▸ **WHAT TO DO**
Reproduce the affirmative action passage from the words "And so they" through "awarded the contract.", changing every instance of "admitted" to "accepted".
PASSAGE FOR REVIEW START
In the late Spring not so very long ago, Yang-pat Au a 17-year-old from San Jose, California received a thin letter in the mail that every high school senior dreads. It was a rejection from his college of choice, the University of California at Berkeley. That someone with Au's record — first in his class, straight As, 98th percentile SAT scores, Junior Achievement, two varsity letters, a seat on the Student Council, and numerous awards and scholarships — should be rejected suggests that Berkeley's admissions standards must be very high indeed.
And so they are. But high standards alone do not explain Au's rejection, because many hundreds of such students with less impressive credentials were admitted that same year.1
Every year hundreds of students are admitted to every University of California undergraduate campus and professional school, whose qualifications fall well short of those of many other hundreds of students who are not so lucky. Academic credentials are not the only, or even most important, standard of admission.
Similarly puzzling things happen outside the academic world. Take, for instance, the experience of Randy Perch. Perch, who owns a construction firm in Colorado Springs, submitted the low bid on a project to build the guardrails for a federal highway. But he was not awarded the contract.
Why not? Because unlike most clients of contractors, the U.S. Department of Transportation does not consider a competitive bid to be the prime consideration for awarding jobs.
Or consider Danny O'Connor. A member of the Memphis Police department since 1975, O'Connor put his name in for promotion to sergeant in 1988. Out of over 200 aspirants, only the top 75 would be promoted that year. O'Connor's rank, based on his combined score from a written exam, an interview, seniority and career performance, was 56, yet he was not promoted.
Why not? Because the department does not rely solely on a candidate's performance ranking to decide who gets promotes and who does not.
What happened in all of these cases? Au, Perch and O'Connor are were victims — just three of countless others — of a policy known as "Affirmative Action," a euphemism bold even by the loose standards of public relations firms and politicians.
Affirmative action is, or is supposed to be, a systematic effort by governments and private organizations to help "historically underrepresented groups" participate more fully in mainstream society — especially in employment and education. The phrase "historically under-represented groups" is a code for racial and ethnic groups favored by affirmative action's proponents and administrators. And it has come to include women, who though not originally part of the affirmative action scheme, have over the years become, as a group, one of its chief beneficiaries.
If the above definition seems vague, that is because it is, and deliberately so. It is what the advocates of affirmative action say when asked what exactly, or even approximately, the policy they so cherish is. But it tells us nothing of how affirmative action actually works, because its workings are embarrassingly inconsistent with principles that the proponents of the policy claim to believe in — like equality before the law and the importance of character, and not skin-color or gender, as the decisive measure of a human being.
PASSAGE FOR REVIEW END
GIVEN DATA START
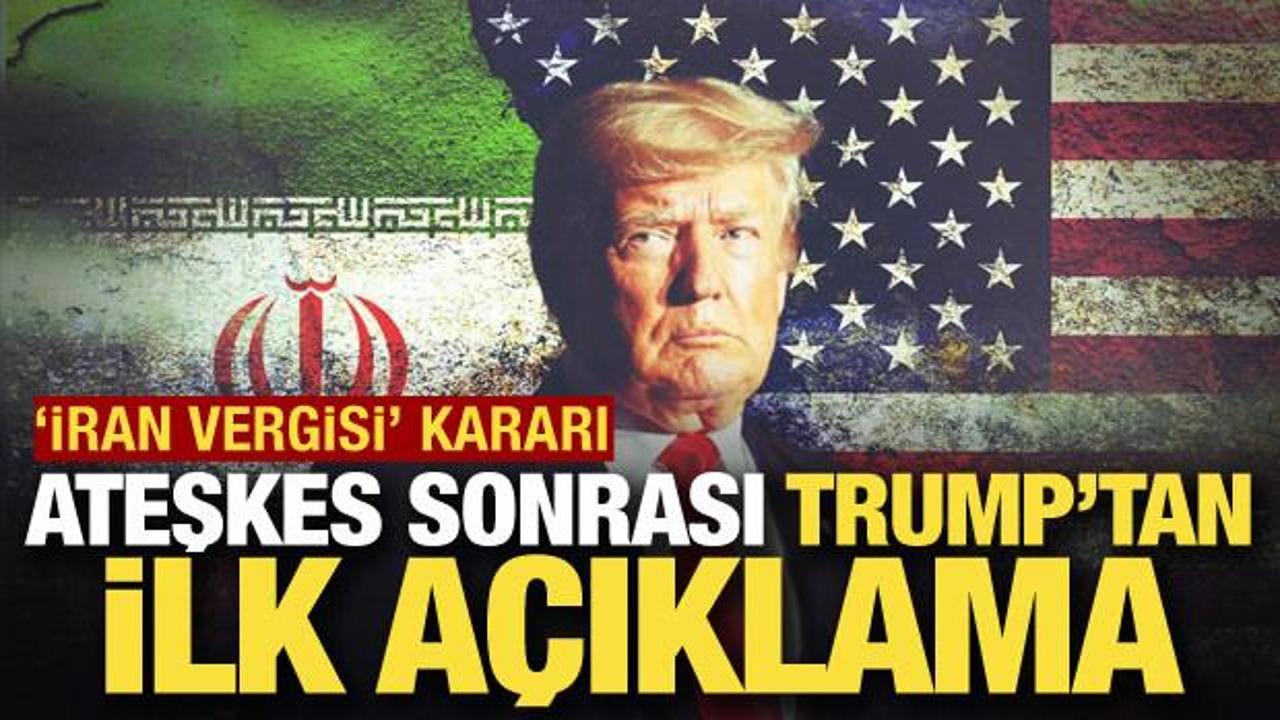 Trump'tan ateşkes sonrası ilk a&ccedil;ıklama! İran vergisi kararını duyurdu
GIVEN DATA END
▸ **TASK RESPONSE**
And so they are. But high standards alone do not explain Au's rejection, because many hundreds of such students with less impressive credentials were accepted that same year.1
Every year hundreds of students are accepted to every University of California undergraduate campus and professional school, whose qualifications fall well short of those of many other hundreds of students who are not so lucky. Academic credentials are not the only, or even most important, standard of admission.
Similarly puzzling things happen outside the academic world. Take, for instance, the experience of Randy Perch. Perch, who owns a construction firm in Colorado Springs, submitted the low bid on a project to build the guardrails for a federal highway. But he was not awarded the contract.